Texto apresentado:
▼

Ontem (14) completou-se 107 anos que o navio mais famoso do mundo bateu em um iceberg na travessia do Atlântico. O RMS Titanic era um transatlântico colossal em sua época, mas ganhou muito mais popularidade ao longo dos séculos devido ao seu trágico fim que levou mais de 1.500 pessoas à morte na madrugada de 15 de abril 1912, quando ele submergiu no oceano.
Muitos filmes, livros, matérias, documentários e até um museu foram produzidos na tentativa de preservar a história do navio, para que nunca mais se repetisse os erros cometidos naquela época. A produção mais popular foi o filme Titanic (1997) dirigido por James Cameron.
O longa-metragem foi indicado a 14 Oscars e venceu em 11 categorias, incluindo o de Melhor Filme, Melhor Diretor, Melhor Fotografia e Melhor Canção Original na voz de Celine Dion. A música “My Heart Will Go On” também ganhou o Grammy Award e venceu em todas as categorias das quais foi indicada. O filme conquistou outros prêmios como o Globo de Ouro, Empire Awards, People’s Choice Awards e o MTV Movie Awards. No BAFTA Film Award, Titanic teve dez indicações, mas não recebeu nenhum título.

▲

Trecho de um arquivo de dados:
▼

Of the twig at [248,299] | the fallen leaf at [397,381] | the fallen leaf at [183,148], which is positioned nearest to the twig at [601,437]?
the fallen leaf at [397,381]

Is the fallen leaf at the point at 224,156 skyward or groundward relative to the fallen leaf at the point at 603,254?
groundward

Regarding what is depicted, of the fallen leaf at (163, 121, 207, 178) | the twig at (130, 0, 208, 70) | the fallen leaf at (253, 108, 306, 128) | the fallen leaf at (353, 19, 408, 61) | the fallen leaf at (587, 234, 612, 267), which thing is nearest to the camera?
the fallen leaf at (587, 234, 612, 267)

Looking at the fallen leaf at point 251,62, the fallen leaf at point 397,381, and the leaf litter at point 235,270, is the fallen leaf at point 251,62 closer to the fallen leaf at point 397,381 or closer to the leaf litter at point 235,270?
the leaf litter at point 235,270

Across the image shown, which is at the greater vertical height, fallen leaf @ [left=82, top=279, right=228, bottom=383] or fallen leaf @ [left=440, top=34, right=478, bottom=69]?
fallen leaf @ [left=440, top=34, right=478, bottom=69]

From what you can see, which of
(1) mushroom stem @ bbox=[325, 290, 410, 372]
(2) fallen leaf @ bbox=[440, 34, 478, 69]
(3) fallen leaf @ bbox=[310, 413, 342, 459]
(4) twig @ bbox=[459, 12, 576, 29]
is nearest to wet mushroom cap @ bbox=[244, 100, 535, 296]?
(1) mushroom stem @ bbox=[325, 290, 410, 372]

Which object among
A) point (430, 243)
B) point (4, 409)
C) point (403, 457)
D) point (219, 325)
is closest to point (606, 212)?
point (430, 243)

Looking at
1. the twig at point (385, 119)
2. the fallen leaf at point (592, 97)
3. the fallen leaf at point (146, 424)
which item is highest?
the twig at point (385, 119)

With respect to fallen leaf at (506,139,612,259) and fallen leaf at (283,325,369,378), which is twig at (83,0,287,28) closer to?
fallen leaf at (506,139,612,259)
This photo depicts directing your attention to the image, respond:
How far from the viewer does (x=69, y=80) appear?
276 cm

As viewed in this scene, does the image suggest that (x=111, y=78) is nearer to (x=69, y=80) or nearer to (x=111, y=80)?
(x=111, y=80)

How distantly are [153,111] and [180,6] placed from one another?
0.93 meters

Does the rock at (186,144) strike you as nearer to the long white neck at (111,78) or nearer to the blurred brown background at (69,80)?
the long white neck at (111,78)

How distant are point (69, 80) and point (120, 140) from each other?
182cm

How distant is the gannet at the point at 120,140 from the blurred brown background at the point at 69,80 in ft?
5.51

▲
▼

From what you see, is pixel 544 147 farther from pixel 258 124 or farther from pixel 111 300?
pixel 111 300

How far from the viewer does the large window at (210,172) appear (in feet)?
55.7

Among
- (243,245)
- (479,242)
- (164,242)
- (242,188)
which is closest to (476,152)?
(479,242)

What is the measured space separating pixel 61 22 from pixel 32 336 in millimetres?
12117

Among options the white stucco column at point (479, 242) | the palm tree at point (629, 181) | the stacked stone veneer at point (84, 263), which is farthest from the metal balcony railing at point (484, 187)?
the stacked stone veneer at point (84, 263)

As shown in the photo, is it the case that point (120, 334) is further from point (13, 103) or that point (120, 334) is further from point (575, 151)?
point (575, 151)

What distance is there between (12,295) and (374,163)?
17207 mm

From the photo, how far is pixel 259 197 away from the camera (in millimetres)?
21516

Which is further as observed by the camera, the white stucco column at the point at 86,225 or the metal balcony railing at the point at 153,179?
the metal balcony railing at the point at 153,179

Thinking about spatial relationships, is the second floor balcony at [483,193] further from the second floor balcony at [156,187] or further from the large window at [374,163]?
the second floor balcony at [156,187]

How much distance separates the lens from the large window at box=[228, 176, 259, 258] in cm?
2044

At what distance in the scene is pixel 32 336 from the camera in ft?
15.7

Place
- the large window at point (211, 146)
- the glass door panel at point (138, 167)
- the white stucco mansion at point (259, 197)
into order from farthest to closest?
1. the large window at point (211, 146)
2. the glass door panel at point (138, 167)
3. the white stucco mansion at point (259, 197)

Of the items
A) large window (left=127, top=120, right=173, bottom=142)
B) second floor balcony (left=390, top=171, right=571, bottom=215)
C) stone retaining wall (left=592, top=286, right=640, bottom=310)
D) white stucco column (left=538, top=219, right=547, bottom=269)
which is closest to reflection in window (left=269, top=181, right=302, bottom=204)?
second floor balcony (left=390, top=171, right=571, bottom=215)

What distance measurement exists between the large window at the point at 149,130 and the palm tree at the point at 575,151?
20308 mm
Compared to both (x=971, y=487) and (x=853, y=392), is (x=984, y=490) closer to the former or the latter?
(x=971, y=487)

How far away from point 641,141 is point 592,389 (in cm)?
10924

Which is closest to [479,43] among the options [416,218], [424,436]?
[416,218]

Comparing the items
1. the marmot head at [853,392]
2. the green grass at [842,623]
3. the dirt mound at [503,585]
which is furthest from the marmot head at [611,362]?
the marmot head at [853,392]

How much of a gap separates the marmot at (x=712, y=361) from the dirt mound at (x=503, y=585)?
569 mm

▲
▼

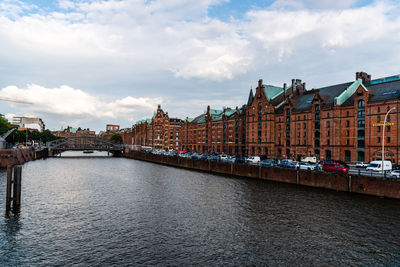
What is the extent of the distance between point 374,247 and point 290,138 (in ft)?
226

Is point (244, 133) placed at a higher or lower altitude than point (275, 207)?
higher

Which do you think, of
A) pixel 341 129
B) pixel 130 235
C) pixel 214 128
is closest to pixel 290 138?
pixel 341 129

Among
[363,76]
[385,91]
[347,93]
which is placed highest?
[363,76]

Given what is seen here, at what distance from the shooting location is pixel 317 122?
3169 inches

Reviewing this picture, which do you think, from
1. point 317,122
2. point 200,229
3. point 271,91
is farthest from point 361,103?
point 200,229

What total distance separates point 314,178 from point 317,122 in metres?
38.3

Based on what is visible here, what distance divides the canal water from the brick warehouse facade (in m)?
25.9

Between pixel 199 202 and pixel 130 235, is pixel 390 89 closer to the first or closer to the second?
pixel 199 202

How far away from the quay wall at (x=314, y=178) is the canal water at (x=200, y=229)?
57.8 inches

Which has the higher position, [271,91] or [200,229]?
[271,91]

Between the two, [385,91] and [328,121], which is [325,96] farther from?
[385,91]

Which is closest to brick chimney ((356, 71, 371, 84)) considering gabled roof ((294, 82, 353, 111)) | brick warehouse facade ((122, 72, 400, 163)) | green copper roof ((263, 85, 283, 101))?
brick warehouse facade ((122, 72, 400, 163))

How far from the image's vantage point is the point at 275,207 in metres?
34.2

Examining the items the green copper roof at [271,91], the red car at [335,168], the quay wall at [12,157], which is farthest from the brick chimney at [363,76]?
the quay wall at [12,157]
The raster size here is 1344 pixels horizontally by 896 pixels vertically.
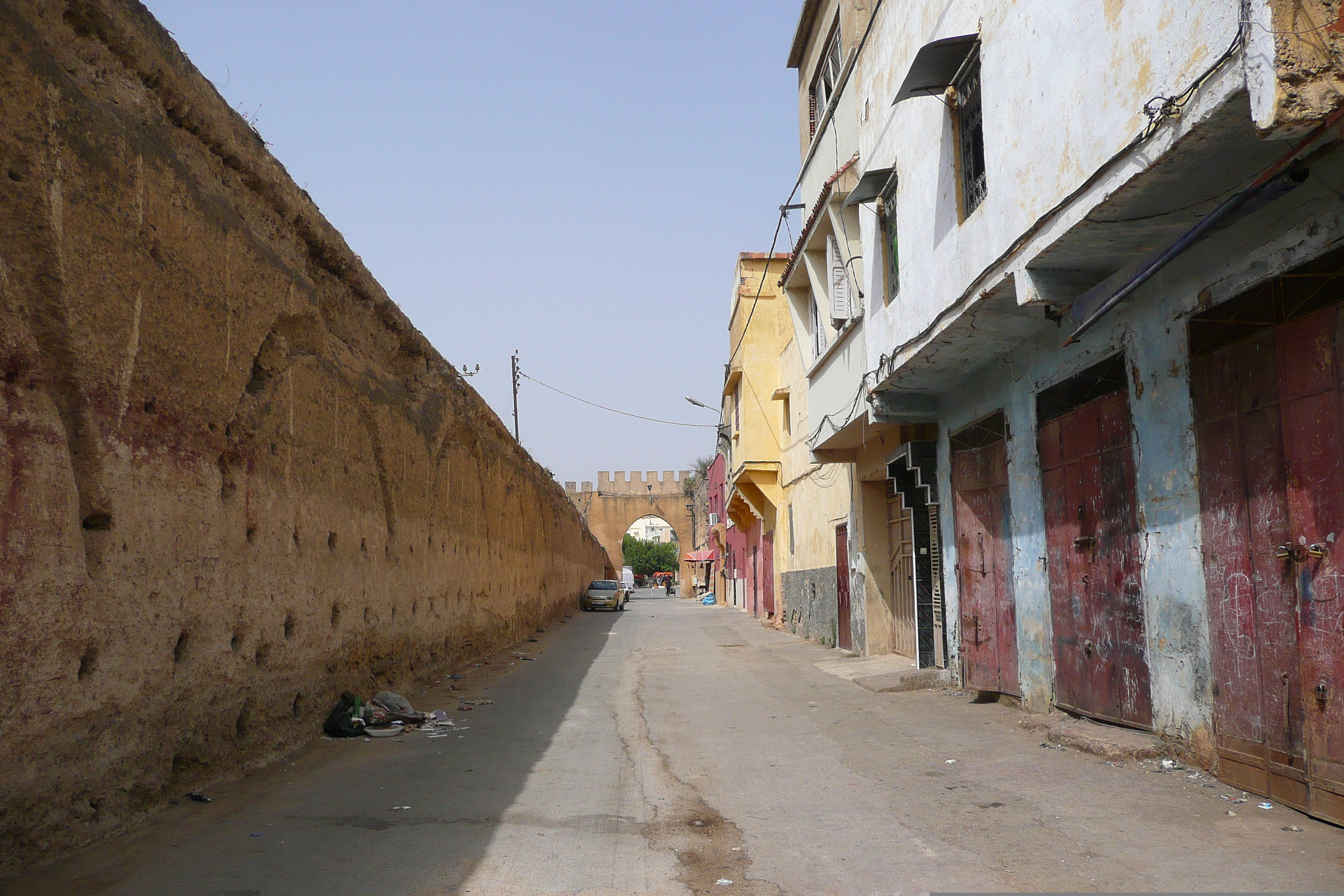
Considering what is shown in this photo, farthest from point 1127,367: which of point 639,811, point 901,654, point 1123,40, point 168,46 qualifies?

▲

Tarefas propostas:
1. Você pode transcrever por inteiro o texto sobre o Titanic?
2. Pode repetir, das linhas de dados, tudo o que vai da linha que contém "Of the twig" até a linha que contém "0.93 meters", com ambas incluídas?
O texto e as linhas não têm nenhuma relação entre si.

Lista de soluções:
1.
Ontem (14) completou-se 107 anos que o navio mais famoso do mundo bateu em um iceberg na travessia do Atlântico. O RMS Titanic era um transatlântico colossal em sua época, mas ganhou muito mais popularidade ao longo dos séculos devido ao seu trágico fim que levou mais de 1.500 pessoas à morte na madrugada de 15 de abril 1912, quando ele submergiu no oceano.
Muitos filmes, livros, matérias, documentários e até um museu foram produzidos na tentativa de preservar a história do navio, para que nunca mais se repetisse os erros cometidos naquela época. A produção mais popular foi o filme Titanic (1997) dirigido por James Cameron.
O longa-metragem foi indicado a 14 Oscars e venceu em 11 categorias, incluindo o de Melhor Filme, Melhor Diretor, Melhor Fotografia e Melhor Canção Original na voz de Celine Dion. A música “My Heart Will Go On” também ganhou o Grammy Award e venceu em todas as categorias das quais foi indicada. O filme conquistou outros prêmios como o Globo de Ouro, Empire Awards, People’s Choice Awards e o MTV Movie Awards. No BAFTA Film Award, Titanic teve dez indicações, mas não recebeu nenhum título.

2.
Of the twig at [248,299] | the fallen leaf at [397,381] | the fallen leaf at [183,148], which is positioned nearest to the twig at [601,437]?
the fallen leaf at [397,381]

Is the fallen leaf at the point at 224,156 skyward or groundward relative to the fallen leaf at the point at 603,254?
groundward

Regarding what is depicted, of the fallen leaf at (163, 121, 207, 178) | the twig at (130, 0, 208, 70) | the fallen leaf at (253, 108, 306, 128) | the fallen leaf at (353, 19, 408, 61) | the fallen leaf at (587, 234, 612, 267), which thing is nearest to the camera?
the fallen leaf at (587, 234, 612, 267)

Looking at the fallen leaf at point 251,62, the fallen leaf at point 397,381, and the leaf litter at point 235,270, is the fallen leaf at point 251,62 closer to the fallen leaf at point 397,381 or closer to the leaf litter at point 235,270?
the leaf litter at point 235,270

Across the image shown, which is at the greater vertical height, fallen leaf @ [left=82, top=279, right=228, bottom=383] or fallen leaf @ [left=440, top=34, right=478, bottom=69]?
fallen leaf @ [left=440, top=34, right=478, bottom=69]

From what you can see, which of
(1) mushroom stem @ bbox=[325, 290, 410, 372]
(2) fallen leaf @ bbox=[440, 34, 478, 69]
(3) fallen leaf @ bbox=[310, 413, 342, 459]
(4) twig @ bbox=[459, 12, 576, 29]
is nearest to wet mushroom cap @ bbox=[244, 100, 535, 296]?
(1) mushroom stem @ bbox=[325, 290, 410, 372]

Which object among
A) point (430, 243)
B) point (4, 409)
C) point (403, 457)
D) point (219, 325)
is closest to point (606, 212)?
point (430, 243)

Looking at
1. the twig at point (385, 119)
2. the fallen leaf at point (592, 97)
3. the fallen leaf at point (146, 424)
which item is highest?
the twig at point (385, 119)

With respect to fallen leaf at (506,139,612,259) and fallen leaf at (283,325,369,378), which is twig at (83,0,287,28) closer to?
fallen leaf at (506,139,612,259)
This photo depicts directing your attention to the image, respond:
How far from the viewer does (x=69, y=80) appear?
276 cm

As viewed in this scene, does the image suggest that (x=111, y=78) is nearer to (x=69, y=80) or nearer to (x=111, y=80)?
(x=111, y=80)

How distantly are [153,111] and [180,6] placed from one another?
0.93 meters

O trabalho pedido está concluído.